At the board meeting on Monday and again at our school on Tuesday, Superintendent Guerrero actually said that he now realized the importance of ACCESS and that for many students it’s our only option. He agreed that closing ACCESS would be wrong and said he was now committed to keeping us alive and finding us a home. And what was even more amazing to me was that he apologized. He said that he had been wrong to propose closing the school without ever getting to know the school first. I feel like most grown-ups would not have apologized and instead try to make excuses or blame it on someone else. He acknowledged that he was the superintendent and it was his responsibility. He also said that in addition to finding a separate home for ACCESS and expanding it to all students who need it, he wanted to have TAG in all schools, so that even students who don’t need a different setting can still be challenged.

So we are thankful that he heard our voices, and listened to what we were saying and that made him change his mind.

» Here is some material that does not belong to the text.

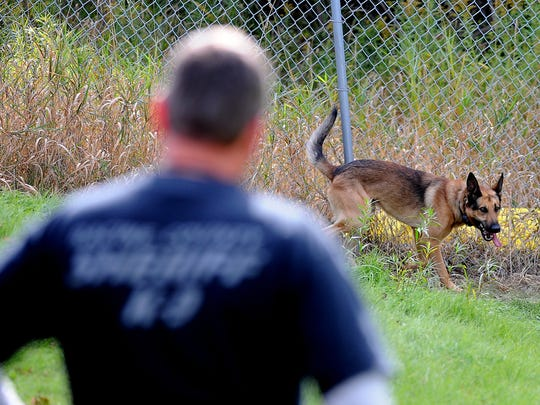 Deputy Ed Drewitz of the Racine County Sheriff's Department works with his K9 partner Friday during the training offered at a former packing plant on E. University Avenue October 6, 2015.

Now for the next step. We still don’t have a building, nor any firm plans to find one. I’m worried that the Superintendent just said what we wanted to hear and that the district still might go back on his word, that they might claim that there aren’t any good buildings, or not try very hard to find one. I want to tell PPS to work hard to find a solution, and not to give up because there’s nothing obvious. Change a building to fit the school, and not the other way round. Don’t displace hundreds of kids for whom this school has changed their lives.

Because we still have that megaphone.